Of the 337 MSM diagnosed as having a bacterial STI, 301 were offered recall. Of these, 206 (68.4%) re-screened after 3 months, 30 (10%) declined and the remainder did not re-attend despite giving verbal consent. Compared with those not re-screening, those re-screening were less likely to be HIV positive (p=0.001), but there was no difference in baseline risk behaviours. There were 15 diagnoses of bacterial STIs at re-screening (29 per 100 person-year follow-up (pyfu); 95% CI 14.3 to 43.7) and five new HIV diagnoses of whom three had a negative test at baseline, one tested negative 6 months earlier and one never tested.
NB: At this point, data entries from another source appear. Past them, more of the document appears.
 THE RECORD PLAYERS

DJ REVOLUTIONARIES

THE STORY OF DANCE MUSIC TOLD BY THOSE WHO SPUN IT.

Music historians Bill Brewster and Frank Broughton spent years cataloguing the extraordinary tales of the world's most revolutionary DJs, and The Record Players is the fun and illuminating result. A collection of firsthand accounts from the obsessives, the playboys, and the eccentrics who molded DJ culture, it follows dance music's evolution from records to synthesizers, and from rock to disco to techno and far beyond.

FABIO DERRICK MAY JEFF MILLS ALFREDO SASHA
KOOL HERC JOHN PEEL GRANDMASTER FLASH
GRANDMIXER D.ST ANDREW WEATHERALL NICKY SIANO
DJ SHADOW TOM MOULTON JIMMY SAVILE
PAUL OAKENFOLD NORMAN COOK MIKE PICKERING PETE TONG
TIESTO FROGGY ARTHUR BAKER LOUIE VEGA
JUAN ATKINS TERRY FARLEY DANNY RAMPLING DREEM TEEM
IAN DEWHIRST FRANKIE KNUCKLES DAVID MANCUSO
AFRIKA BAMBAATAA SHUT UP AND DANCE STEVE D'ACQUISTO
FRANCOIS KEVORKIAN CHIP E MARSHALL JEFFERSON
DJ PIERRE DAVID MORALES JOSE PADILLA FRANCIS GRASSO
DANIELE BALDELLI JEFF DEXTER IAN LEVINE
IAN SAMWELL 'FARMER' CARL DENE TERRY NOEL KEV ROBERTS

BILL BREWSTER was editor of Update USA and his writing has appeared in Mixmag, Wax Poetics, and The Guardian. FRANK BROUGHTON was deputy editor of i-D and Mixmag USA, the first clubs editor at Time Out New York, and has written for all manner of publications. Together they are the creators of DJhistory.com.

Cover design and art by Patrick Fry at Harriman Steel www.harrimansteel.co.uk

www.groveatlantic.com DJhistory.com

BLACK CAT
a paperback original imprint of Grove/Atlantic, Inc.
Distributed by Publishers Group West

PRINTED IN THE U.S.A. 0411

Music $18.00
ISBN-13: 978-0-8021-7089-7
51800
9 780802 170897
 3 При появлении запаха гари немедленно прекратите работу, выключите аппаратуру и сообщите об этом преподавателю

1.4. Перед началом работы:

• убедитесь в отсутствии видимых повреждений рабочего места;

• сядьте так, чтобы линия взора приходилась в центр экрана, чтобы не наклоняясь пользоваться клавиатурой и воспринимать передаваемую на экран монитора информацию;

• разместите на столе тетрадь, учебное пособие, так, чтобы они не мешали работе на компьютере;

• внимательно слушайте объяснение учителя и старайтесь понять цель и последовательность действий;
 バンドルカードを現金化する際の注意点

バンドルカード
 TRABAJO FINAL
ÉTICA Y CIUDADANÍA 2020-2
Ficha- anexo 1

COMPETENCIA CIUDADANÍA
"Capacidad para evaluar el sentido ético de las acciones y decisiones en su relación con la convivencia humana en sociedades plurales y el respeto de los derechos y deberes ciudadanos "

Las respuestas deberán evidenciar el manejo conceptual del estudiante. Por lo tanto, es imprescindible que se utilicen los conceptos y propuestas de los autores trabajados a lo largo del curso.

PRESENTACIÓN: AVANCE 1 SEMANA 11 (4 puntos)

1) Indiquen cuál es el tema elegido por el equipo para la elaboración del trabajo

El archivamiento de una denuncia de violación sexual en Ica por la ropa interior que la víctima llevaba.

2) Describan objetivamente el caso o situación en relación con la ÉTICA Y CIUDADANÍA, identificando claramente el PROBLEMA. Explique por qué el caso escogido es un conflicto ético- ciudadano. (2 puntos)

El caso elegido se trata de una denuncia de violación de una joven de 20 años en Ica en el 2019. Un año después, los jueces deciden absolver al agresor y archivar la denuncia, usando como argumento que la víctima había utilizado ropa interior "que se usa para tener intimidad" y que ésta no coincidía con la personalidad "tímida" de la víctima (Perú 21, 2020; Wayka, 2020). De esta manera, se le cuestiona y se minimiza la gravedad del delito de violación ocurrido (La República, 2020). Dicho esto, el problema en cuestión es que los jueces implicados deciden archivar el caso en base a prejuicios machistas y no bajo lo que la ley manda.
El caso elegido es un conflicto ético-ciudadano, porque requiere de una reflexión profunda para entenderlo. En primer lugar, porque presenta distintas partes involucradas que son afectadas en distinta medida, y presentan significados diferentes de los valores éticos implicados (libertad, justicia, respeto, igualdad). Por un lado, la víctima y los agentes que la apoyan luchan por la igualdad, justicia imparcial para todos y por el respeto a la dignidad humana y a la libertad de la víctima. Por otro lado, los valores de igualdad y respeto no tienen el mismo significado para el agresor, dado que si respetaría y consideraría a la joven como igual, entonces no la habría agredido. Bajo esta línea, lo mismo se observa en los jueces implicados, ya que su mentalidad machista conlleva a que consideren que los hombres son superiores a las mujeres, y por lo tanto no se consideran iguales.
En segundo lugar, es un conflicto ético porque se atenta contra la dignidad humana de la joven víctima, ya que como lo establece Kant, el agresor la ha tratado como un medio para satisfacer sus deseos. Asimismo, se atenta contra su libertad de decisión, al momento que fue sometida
Among those testing at both time points, the HIV incidence was 8.3 per 100 pyfu (95% CI 0.0 to 17.7).


This evaluation demonstrates a ‘recall for re-screening’ strategy is feasible in terms of high re-screening rates and incidence of new infections diagnosed. Experimental evidence is needed to assess cost-effectiveness and whether it achieves its aim of reducing transmission of STIs and HIV.